Not surprisingly, Tommy and his colleagues became known as “the Green Store Gang,” an outfit soon to grow legendary as it helped usher in a new stage in the Town’s ongoing war with constituted authority. Nobody seemed to know quite when or how it began, but suddenly in the early seventies bank robbery became Charlestown’s crime of choice. According to the FBI, nearly one-third of all bank jobs committed in the Boston metropolitan area during that decade were the work of young Townies.

  For such youths, it seemed, these stickups were what looping had been to their fathers—splashy, public acts, certain to get prominent display in the newspapers, sure to earn their perpetrators instant acceptance from their peers. Like looping, they were an open challenge to the police, who watched banks with special care. Moreover, banks were potent symbols of economic and social power, appropriate targets for those intent on defying authority. The difficulty was that most Townies weren’t very good at robbing banks. Boston police and FBI agents enjoyed regaling each other with tales of the robbers’ ineptitude. There were the three youths who ran from their car, guns drawn, only to find the bank closed that day. On another occasion, two young men were spotted munching candy bars outside a bank; when the wrappers were retrieved after the robbery, they yielded fingerprints that sent the kids to jail. Then there was the time police responded to a robbery and found a stolen car parked outside the bank. While towing it away, they heard a voice from the trunk; inside, they found a Townie youth, a revolver, and a pillowcase full of money.

  Soon the police learned to recognize the trademarks of a Charlestown bank job.
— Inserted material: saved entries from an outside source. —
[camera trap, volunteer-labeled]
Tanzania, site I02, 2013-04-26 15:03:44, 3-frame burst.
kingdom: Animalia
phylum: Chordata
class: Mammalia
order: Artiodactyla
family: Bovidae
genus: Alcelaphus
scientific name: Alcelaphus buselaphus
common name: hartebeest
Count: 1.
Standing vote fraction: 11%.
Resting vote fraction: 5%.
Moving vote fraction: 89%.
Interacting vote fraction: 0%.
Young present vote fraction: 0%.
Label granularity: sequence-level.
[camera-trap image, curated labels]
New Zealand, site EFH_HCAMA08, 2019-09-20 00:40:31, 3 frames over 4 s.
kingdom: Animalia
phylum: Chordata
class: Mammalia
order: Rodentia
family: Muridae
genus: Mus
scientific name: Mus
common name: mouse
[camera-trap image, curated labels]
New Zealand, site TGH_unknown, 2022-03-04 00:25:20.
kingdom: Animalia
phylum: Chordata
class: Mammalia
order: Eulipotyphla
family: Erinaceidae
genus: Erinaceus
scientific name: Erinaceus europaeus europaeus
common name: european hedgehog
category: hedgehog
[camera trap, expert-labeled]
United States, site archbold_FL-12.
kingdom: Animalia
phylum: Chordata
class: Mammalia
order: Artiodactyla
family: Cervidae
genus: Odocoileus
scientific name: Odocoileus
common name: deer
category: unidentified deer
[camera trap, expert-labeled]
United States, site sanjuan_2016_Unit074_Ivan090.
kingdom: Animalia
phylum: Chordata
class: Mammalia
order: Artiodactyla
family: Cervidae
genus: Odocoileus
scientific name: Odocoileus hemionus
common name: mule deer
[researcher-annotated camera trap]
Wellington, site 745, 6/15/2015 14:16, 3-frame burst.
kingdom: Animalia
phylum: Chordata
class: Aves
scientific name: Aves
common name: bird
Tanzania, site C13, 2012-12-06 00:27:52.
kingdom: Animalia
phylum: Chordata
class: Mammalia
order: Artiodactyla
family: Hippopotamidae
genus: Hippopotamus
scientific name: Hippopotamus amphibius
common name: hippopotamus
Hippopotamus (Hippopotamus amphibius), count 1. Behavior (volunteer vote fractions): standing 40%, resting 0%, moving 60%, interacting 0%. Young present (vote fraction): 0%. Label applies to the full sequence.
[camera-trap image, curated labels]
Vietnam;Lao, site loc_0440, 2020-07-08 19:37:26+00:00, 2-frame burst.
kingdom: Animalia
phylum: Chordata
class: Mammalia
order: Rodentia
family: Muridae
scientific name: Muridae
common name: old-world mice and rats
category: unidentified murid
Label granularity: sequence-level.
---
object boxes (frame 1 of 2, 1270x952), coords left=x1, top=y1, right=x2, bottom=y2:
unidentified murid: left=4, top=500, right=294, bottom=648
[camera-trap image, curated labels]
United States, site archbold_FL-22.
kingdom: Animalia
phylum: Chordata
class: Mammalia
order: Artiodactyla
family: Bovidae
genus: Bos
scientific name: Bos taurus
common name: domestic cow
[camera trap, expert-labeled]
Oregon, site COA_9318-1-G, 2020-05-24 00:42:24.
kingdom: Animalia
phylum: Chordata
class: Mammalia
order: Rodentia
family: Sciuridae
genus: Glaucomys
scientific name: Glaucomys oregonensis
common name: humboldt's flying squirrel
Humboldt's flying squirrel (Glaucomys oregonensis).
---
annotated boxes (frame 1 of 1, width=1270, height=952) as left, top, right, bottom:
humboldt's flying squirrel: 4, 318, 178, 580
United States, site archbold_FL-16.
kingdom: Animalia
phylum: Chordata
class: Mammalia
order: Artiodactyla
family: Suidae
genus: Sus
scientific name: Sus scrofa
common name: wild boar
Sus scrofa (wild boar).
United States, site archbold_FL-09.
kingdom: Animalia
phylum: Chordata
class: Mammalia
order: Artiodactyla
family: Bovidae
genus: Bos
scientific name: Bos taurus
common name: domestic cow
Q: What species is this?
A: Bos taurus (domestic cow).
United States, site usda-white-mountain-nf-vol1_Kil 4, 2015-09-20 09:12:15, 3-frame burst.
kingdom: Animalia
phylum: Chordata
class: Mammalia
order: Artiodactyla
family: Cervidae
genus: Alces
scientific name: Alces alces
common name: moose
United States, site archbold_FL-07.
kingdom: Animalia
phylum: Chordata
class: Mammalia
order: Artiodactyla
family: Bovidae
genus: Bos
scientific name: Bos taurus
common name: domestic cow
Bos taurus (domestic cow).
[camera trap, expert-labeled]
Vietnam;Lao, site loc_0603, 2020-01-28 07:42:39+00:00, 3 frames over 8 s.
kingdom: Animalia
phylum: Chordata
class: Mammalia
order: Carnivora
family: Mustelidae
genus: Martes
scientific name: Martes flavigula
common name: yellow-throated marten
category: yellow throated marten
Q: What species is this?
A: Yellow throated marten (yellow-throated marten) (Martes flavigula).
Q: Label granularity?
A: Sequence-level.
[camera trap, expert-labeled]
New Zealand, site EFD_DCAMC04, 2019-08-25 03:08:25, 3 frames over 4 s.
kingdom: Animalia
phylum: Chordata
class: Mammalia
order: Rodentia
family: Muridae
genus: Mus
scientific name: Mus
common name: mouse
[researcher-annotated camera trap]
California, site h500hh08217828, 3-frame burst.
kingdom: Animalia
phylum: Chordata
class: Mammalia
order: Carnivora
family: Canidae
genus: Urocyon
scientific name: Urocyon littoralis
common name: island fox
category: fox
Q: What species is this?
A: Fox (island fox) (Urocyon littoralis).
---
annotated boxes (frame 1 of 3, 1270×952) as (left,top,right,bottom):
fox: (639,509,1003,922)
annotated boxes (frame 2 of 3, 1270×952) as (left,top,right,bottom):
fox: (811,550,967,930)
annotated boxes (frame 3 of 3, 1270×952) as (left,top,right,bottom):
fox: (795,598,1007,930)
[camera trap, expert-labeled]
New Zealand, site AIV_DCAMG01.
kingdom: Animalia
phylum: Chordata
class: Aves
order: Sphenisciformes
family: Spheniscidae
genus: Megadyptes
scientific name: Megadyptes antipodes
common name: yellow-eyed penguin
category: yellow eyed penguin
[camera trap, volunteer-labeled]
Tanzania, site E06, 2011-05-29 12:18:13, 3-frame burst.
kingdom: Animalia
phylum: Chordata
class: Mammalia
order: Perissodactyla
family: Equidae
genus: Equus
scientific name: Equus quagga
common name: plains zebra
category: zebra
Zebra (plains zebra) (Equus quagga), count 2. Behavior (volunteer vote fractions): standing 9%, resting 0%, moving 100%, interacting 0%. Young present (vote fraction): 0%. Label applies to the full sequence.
The holdup men were young, sometimes no more than fifteen or sixteen; they invariably wore basketball sneakers, a windbreaker, and a knitted ski mask, and they loved to vault the tellers’ counters. As soon as the police spotted those trademarks, they would seal off the bridges leading into Charlestown and, on more than one occasion, picked up the robbers heading home. By 1975, some forty Charlestown youths were in prison for bank robbery—ten or so from the Green Store Gang alone.